The other day, I couldn’t help but think about that popular saying, “Even the best-laid plans sometimes go wrong.”
From a young age, I was a planner. There’s a part of me that just really enjoys everything having its proper place, being organized, and being “just so.” Unfortunately, while that part of me works amazingly well when it comes to keeping a tidy and functional home, it doesn’t always translate successfully to life.
I grew up in a small town in Ohio. (When I say “small,” I mean 2 traffic lights, 1,500 people, and a 20-minute drive to the nearest Walmart.) Growing up, the “world” that I saw was pretty straightforward: graduate high school, maybe go away for college, move back home, get a job, get married, buy a house, have kids, raise your family, and then enjoy your retirement years. I didn’t know there was any other way. So, I planned my life to align with that path.
After high school, I moved to Columbus to attend college at Ohio State. It was my first urban experience. While I didn’t really know anything about living in a city, I knew that I loved it – the people, the activities, the diversity, the culture, the energy, all of it.
However, I didn’t really branch out much socially. My high school boyfriend was there, as were some of my friends from back home, including one of my best friends from grade school.
While I certainly had a lot of fun in college, part of me wonders if I subconsciously kept my circle small because it was more in line with “the plan.” After all, if I became close friends with a bunch of new people, I would ultimately have to say good-bye to them when I moved back home, and that would be painful, right? Best to play it safe and stick to the plan.
As my time in college drew nearer to a close and it was time to apply to law school (another crucial step in “the plan”), I was torn. I had really enjoyed living in a city, and I yearned to move to a bigger city for law school. But what if I moved even further away from home and really liked it? How would I reconcile those feelings with the plan to ultimately move back home?
Looking back, I can see now that I was negotiating with different parts of myself: the planner part, the “good girl” part, the fiery part, and the independent part, to name a few.

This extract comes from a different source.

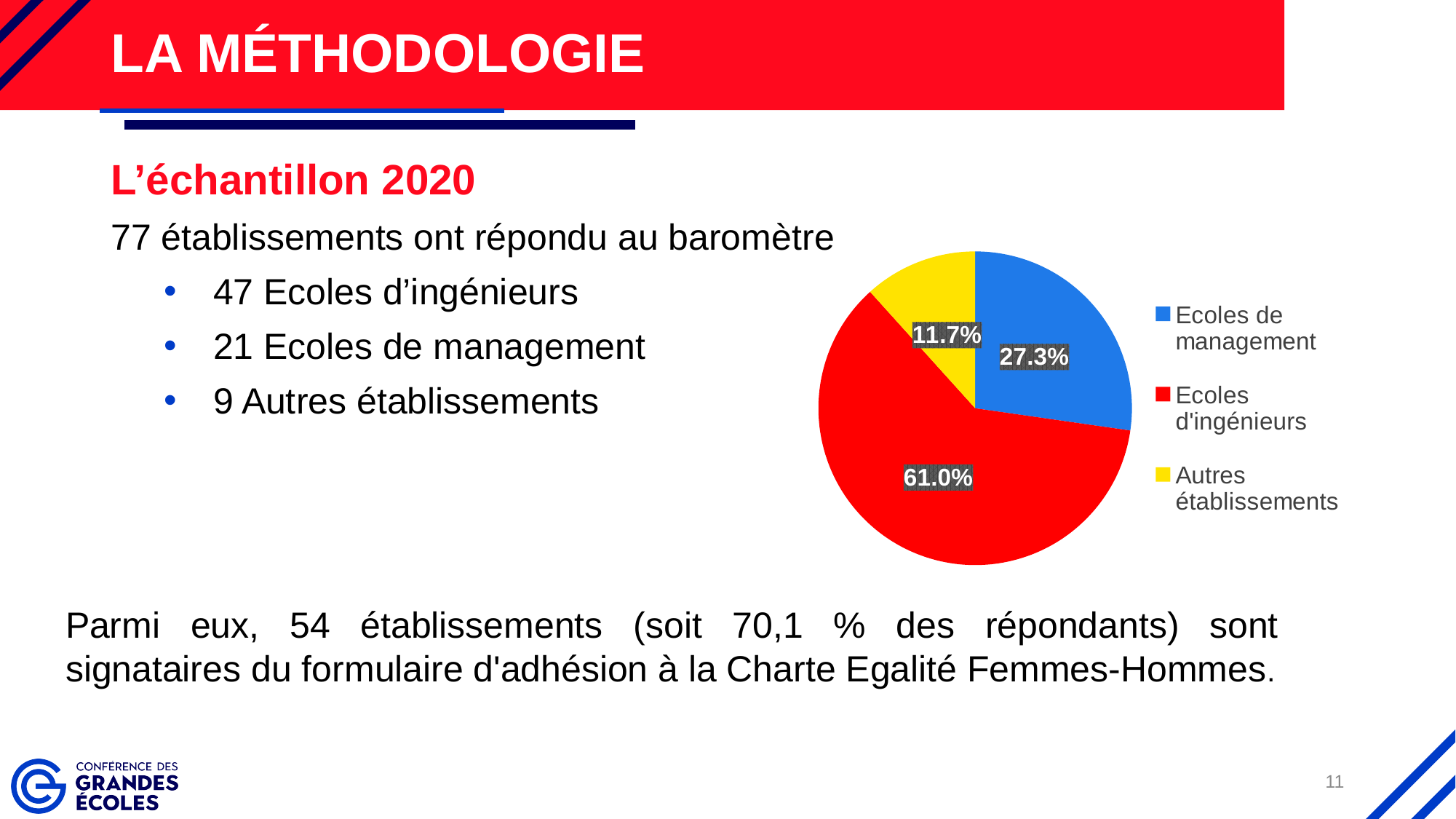
What is the difference in percentage points between the Ecoles d'ingénieurs slice and the Ecoles de management slice? 33.7 What share of the pie does Ecoles de management represent? 27.3% How many entries does the legend list? 3 Which category has the smallest slice of the pie? Autres établissements What is the difference in percentage points between the Ecoles de management slice and the Autres établissements slice? 15.6 Which category has the largest slice of the pie? Ecoles d'ingénieurs What type of chart is shown on the slide? pie chart What share of the pie does Ecoles d'ingénieurs represent? 61.0% How many slices does the pie chart have? 3 What colour is the Ecoles d'ingénieurs slice? red Which slice is larger: Ecoles de management or Autres établissements? Ecoles de management What share of the pie does Autres établissements represent? 11.7%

This inner negotiation created a lot of tension for me, as each “part” was trying to protect me from perceived negative consequences in the future.
The planner and the “good girl” parts were trying to protect me from disappointing my family and friends by choosing to live further away from home. Meanwhile, the fiery and independent parts were trying to protect me from living a life that (while perfectly acceptable) would not fill my spirit with love and happiness.
Finally, all of my “parts” reached a deal: I would move to Chicago for law school and work there for a few years, live it up in the city in my 20’s, and then once I got married and was ready to have kids in my 30’s, my husband and I would move back to Ohio. A slight detour from the plan, but eventually, I would get “back on track.” Phew – crisis averted.
For the next few years, the modified plan went forward, mostly without a hitch. I excelled in law school, earning several awards and graduating with high honors. I had my first real job lined up for after I graduated law school, and I spent that summer studying to take the bar exam.
And then, a wrench got thrown into the plan – my long-term boyfriend and I broke up the summer after I graduated law school. We had moved to Chicago together and shared an apartment. As devastated as I was, the fiery and independent parts of me took over. I moved out, found a new apartment, and started my new job and new single life in the city.
However, after a few months, the planner and the “good girl” parts finally caught up to me. “Hey – remember the plan? You’ve fallen way off track! What are you doing?!”, they reminded me. Cue feelings of anxiety and unease about being single and the dating scene, while several of my friends were starting to get married. I didn’t have the skills or self-awareness back then to navigate those uncomfortable emotions. I ultimately reconciled with my boyfriend. The fiery and independent parts went back into hiding, and I moved forward with the plan.
Over the next few years, I got married, bought a house, and worked my way up to a position at my dream law firm in Chicago. I had checked nearly everything off the list of my perfect life plan. Then, the topic of having kids and moving back to Ohio came up. And my perfect world finally crumbled.
Because each time these topics came up in conversation, my body physically repelled them. “No!”, it screamed at me. I had never felt my body react in that way before. I was so confused – this was the next step in the plan. Why didn’t I feel ready? What was wrong with me?
There was nothing wrong with me. I didn’t feel ready because in creating the plan decades ago, I forgot to consider one crucial component: Me. My spirit. My soul. My unique energetic make-up. The plan I had created wasn’t “good” or “bad” – it simply was not compatible with ME. And for better or worse, I didn’t really meet “me” until a few years ago.
So, despite all the time, energy, effort, and resources I poured into my “plan” from age 18 through 31, when I woke up one day in March 2020, I decided to walk away from the plan and start over from scratch, with no concrete plan of what it would look like. I started with ending my marriage, then I ended my career as a divorce attorney, and then I ended my time in Chicago by moving to New York City.
It was painful. It was messy. It was scary. It was difficult. All of it. It still is sometimes. And it probably always will be, at times. But I can finally breathe again. And slowly but surely, I am finding out who I really am on a spiritual level, and I am embodying that in the external world around me.
Because at the end of the day, given the short time each one of us has on this Earth, isn’t that the only “plan” we truly need in life?